+++ Selected text
A New High Place
|Circular High Place||30 20 03.27N|
35 26 55.32E
|If you zoom in close you can just make out the remains of a wall running SW from the circle.|
|Great High Place||30 19 19.55N|
35 26 49.31E
|For something so distinctive on the ground, the High Place is remarkably elusive from the air. The coordinates can only be regarded as approximate.|
|The New Platform||30 19 12.56N|
35 26 20.05E
|I believe that I have finally identified the site, even though the Google Earth picture does not look like the picture released by the discoverers.|
The first time we went to Petra, in 1958, we were determined to do the thing thoroughly. We spent the best part of three days there, sleeping for two nights in a tomb - for in those days there was very little tourism in Jordan and the idea that Petra might become a mass tourist destination was laughable. We were guided into the city and more or less told to take our pick.
++++++
**Problems to solve:**
(a) In the text about high places at Petra, where did the writer's party sleep during their first visit?
(b) Continue the text about high places at Petra from its last sentence.
+++ Information
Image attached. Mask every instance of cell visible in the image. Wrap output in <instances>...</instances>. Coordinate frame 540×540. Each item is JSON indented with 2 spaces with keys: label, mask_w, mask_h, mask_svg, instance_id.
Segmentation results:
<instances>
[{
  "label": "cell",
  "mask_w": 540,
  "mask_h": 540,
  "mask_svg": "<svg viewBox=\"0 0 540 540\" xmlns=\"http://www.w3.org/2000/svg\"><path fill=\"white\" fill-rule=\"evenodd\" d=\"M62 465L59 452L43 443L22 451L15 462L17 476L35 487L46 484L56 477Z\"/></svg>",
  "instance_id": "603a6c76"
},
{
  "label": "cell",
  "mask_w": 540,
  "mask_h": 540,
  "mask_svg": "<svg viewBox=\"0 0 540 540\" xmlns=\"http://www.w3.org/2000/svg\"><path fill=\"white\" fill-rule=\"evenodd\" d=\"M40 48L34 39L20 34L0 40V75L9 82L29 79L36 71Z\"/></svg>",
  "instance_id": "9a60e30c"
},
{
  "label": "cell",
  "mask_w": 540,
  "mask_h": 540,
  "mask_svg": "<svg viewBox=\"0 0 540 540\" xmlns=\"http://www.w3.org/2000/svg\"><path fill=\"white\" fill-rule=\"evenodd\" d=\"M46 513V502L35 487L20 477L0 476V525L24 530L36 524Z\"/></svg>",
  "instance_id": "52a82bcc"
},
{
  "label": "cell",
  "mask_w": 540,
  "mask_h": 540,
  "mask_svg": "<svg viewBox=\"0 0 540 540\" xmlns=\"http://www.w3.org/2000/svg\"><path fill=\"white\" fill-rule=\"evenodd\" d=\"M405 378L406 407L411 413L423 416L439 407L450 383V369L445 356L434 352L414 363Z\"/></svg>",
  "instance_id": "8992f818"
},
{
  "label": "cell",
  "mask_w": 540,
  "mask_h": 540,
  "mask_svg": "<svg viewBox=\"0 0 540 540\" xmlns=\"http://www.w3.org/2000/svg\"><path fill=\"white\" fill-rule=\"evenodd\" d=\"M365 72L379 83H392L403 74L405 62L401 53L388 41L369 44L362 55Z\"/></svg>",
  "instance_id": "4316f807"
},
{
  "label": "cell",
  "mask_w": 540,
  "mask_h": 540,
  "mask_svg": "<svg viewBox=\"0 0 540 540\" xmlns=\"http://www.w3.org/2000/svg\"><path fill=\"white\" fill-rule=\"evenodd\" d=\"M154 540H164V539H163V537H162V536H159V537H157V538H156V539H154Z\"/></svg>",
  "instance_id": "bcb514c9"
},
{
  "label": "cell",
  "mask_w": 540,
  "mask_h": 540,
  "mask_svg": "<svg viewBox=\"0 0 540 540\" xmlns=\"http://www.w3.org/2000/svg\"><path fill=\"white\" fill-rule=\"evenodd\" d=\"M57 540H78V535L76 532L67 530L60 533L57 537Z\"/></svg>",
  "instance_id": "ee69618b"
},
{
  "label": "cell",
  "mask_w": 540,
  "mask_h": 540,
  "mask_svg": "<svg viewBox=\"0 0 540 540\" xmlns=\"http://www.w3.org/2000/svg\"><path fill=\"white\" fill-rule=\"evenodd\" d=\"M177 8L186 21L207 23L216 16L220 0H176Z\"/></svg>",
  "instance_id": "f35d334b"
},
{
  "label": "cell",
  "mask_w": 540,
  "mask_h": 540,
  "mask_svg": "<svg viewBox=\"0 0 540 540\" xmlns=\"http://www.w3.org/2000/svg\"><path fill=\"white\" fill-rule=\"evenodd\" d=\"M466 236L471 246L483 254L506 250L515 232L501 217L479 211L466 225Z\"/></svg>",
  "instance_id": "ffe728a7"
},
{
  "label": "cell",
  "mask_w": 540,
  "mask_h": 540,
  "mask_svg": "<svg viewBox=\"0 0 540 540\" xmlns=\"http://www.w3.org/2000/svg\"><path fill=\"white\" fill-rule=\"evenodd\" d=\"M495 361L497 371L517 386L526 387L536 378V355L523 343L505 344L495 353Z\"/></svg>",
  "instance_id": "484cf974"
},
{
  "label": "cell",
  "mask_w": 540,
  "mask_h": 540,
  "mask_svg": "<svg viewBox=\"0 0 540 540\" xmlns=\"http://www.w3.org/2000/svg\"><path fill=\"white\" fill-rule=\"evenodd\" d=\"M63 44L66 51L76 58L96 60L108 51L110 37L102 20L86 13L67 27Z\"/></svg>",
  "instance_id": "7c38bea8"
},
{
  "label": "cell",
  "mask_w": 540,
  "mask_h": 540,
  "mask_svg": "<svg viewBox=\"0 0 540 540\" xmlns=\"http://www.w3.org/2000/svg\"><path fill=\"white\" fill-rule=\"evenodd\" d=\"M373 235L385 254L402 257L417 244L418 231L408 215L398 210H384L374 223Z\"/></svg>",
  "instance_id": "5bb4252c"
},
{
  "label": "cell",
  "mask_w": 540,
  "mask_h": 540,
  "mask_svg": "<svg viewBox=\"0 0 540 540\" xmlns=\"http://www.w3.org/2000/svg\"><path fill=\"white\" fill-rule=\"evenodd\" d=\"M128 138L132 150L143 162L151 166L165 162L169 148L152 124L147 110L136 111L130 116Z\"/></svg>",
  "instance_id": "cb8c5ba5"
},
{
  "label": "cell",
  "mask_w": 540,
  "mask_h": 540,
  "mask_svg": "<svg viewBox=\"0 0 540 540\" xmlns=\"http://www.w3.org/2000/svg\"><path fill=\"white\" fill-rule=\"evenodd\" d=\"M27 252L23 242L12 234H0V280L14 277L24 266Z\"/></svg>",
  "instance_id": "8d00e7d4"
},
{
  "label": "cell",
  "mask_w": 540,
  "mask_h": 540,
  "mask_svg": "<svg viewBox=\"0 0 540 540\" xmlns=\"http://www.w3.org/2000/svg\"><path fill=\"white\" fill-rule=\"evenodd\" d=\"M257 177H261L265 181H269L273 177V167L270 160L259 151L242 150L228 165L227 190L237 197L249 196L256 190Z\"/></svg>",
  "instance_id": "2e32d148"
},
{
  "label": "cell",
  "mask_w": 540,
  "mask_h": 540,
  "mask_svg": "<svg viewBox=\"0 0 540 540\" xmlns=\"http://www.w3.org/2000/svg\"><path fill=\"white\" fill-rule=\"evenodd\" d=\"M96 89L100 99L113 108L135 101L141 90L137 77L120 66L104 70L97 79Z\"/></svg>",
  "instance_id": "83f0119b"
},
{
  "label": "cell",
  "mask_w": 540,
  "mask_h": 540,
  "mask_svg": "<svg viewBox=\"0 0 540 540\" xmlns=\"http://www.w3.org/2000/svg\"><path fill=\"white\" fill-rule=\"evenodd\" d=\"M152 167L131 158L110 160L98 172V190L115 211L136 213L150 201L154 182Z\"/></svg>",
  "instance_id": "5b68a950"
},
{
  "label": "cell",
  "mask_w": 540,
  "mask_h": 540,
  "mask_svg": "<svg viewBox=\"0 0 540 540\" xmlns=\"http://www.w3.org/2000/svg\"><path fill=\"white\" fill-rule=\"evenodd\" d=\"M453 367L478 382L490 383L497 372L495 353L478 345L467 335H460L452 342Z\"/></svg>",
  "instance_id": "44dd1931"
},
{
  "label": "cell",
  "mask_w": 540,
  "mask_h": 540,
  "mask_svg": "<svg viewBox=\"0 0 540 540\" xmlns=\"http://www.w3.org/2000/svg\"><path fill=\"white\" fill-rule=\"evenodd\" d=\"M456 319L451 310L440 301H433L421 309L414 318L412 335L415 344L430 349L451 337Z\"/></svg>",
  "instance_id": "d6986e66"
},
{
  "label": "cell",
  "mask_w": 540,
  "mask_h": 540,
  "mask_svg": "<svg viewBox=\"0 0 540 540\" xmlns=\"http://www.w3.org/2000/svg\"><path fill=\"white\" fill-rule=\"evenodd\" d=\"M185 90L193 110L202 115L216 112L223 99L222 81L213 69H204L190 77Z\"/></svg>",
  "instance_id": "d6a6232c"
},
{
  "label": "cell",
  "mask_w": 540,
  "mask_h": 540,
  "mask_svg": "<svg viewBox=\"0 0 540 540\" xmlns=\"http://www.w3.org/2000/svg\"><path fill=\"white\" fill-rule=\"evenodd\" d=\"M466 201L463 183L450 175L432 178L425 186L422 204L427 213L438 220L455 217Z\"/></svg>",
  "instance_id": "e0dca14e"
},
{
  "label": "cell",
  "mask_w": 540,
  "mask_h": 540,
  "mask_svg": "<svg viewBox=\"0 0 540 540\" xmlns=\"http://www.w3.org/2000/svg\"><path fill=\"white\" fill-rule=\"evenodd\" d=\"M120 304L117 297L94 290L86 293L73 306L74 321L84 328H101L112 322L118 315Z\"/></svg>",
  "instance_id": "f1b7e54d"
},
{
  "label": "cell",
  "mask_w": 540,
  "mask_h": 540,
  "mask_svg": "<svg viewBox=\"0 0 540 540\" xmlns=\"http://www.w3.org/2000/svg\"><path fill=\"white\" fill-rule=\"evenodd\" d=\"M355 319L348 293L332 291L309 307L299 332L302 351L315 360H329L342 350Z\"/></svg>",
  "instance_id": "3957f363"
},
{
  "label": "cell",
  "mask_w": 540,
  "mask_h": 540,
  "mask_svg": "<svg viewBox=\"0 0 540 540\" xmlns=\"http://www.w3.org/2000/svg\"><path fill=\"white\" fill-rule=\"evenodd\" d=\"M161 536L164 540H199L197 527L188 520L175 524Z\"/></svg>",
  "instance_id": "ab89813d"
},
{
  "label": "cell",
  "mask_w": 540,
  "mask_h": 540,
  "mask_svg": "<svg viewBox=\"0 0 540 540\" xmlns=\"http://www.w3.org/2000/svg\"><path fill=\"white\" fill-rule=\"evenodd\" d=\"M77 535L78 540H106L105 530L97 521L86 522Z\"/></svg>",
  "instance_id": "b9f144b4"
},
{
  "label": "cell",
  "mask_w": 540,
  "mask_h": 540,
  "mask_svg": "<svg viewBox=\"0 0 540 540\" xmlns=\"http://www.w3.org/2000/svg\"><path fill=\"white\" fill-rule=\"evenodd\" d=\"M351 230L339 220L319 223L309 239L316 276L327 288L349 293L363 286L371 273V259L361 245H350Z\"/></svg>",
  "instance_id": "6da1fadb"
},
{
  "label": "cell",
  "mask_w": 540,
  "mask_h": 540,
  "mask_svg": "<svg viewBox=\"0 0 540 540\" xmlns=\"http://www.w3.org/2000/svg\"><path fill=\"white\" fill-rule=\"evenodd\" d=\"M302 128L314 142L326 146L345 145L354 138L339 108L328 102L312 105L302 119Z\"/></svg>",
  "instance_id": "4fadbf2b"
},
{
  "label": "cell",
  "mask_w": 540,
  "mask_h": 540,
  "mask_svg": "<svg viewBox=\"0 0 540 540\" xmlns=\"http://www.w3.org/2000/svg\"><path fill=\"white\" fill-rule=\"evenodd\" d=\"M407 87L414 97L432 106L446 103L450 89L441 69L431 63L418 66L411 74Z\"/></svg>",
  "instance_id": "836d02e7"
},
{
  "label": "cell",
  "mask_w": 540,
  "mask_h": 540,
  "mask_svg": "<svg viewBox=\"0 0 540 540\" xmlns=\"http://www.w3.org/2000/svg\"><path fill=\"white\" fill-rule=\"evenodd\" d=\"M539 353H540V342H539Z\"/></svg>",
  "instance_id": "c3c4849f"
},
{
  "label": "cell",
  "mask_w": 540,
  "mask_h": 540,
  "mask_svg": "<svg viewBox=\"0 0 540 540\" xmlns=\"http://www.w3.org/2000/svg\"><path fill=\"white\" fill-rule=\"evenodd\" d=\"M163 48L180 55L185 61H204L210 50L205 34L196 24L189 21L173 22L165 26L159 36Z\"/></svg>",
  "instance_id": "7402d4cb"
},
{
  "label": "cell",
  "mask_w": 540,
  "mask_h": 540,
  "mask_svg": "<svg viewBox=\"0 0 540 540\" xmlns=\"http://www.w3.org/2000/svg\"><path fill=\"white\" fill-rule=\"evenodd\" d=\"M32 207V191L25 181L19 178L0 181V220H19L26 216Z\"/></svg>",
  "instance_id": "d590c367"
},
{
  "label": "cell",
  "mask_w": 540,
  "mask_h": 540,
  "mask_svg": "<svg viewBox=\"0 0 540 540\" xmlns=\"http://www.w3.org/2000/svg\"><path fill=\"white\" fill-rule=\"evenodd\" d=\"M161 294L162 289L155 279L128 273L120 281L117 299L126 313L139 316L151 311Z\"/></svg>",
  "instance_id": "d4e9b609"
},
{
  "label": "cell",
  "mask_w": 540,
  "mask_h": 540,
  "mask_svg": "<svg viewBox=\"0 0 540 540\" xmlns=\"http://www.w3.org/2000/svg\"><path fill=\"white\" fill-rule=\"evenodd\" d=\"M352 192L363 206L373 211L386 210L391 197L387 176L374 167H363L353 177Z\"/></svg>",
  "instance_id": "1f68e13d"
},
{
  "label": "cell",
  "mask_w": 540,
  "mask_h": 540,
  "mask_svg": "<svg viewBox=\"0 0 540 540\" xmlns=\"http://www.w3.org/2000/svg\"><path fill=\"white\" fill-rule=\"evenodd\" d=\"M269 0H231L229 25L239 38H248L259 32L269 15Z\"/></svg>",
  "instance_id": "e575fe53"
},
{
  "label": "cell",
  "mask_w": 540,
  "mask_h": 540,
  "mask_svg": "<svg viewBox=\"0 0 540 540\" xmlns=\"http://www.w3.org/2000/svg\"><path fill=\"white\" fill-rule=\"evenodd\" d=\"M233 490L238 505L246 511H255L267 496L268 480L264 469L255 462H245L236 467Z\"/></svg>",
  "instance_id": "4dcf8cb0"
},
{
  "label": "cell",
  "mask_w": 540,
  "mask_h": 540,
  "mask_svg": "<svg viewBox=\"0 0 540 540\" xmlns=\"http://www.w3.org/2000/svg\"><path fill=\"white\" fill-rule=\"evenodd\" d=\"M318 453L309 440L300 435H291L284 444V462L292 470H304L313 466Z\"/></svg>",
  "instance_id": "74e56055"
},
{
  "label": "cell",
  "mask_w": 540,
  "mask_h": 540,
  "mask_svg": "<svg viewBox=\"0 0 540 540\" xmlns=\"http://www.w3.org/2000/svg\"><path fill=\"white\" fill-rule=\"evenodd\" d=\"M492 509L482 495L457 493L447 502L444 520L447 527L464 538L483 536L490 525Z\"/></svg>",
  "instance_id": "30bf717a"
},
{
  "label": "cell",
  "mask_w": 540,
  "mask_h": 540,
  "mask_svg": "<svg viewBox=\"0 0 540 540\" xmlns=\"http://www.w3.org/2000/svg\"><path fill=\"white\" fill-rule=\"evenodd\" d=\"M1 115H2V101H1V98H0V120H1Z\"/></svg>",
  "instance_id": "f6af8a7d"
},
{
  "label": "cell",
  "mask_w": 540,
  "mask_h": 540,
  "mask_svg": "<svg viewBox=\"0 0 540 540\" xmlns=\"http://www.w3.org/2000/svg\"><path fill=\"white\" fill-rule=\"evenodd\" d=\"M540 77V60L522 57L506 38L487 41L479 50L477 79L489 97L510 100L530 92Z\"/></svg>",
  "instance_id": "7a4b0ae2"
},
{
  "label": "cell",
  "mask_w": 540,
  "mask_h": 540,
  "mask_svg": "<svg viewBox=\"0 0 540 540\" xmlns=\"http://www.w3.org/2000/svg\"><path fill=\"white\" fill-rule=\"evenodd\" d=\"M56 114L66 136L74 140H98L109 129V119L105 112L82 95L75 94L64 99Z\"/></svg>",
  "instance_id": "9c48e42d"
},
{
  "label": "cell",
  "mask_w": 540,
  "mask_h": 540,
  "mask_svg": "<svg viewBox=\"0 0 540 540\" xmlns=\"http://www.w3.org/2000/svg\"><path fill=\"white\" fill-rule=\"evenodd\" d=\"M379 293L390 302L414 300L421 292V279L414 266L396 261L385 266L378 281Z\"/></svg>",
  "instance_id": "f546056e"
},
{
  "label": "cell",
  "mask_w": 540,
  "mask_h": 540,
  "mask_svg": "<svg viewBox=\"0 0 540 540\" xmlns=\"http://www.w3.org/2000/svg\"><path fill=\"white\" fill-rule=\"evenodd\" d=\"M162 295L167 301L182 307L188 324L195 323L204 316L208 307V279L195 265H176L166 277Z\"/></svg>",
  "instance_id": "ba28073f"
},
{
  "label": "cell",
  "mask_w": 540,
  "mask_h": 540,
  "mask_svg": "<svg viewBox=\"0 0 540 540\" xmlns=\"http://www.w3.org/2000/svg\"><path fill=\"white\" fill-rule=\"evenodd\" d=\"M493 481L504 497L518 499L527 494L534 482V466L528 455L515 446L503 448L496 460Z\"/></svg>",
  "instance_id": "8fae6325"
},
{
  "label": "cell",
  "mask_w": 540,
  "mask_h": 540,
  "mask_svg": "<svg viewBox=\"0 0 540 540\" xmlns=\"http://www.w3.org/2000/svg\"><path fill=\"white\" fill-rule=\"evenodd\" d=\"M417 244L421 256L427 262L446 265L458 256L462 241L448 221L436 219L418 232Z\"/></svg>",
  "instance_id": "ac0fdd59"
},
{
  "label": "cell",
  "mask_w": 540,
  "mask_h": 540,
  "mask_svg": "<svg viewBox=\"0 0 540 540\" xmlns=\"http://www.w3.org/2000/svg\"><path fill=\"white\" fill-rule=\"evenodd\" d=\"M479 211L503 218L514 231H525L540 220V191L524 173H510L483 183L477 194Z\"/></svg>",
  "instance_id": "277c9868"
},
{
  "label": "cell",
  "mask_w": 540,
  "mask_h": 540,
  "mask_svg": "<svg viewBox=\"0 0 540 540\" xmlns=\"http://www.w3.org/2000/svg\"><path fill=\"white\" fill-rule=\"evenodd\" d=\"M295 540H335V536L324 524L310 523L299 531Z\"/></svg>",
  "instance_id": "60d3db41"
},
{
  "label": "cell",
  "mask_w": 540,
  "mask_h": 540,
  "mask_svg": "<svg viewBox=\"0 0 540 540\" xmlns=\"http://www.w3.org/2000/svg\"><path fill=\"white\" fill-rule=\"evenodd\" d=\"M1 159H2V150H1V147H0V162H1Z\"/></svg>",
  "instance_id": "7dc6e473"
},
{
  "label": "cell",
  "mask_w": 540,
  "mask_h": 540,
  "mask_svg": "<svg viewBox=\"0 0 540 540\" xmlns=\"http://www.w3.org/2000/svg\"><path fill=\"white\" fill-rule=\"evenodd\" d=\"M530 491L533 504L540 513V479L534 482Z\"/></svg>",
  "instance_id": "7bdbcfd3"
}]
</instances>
++++++
**Response list:**
(a) In a tomb.

(b)
(We also had an armed guard, imposed upon us by the police, whose rust-clogged blunderbuss inspired no confidence whatsoever until we realised that his employment was neither more nor less than protection money paid to the local tribesmen, who would otherwise have robbed us blind and cheerfully cut our throats into the bargain. The same local tribesmen still rob tourists, though these days they give them a cheap t-shirt or a bottle filled with sand in exchange.)
We walked for miles, clambering up rock slopes, trudging through burning sand, exploring blind ravines, because we were sure that we would never come back all the way to Petra ever again and this would be our last opportunity to see the wonders of the place. I don't even think we had a guide book - and the "guard" was certainly no use as a guide - but we did have a Jordanian student from Amman who offered to accompany us, mainly because he, too, was sure that he would never have another opportunity to visit such a remote spot!
Despite these disadvantages, however, we managed to see most things. We gaped at el-Khazneh, we were duly awed by ed-Deir, we marvelled at the Roman(!) triumphal arch and temple of Jupiter, and then we went in search of the high places. The first one, the Rectangular High Place with its nearby Crusader castle, was not too hard to find - climbing up to it was a different matter and we felt a real sense of achievement when we finally stood on the height and gazed down on the scene below.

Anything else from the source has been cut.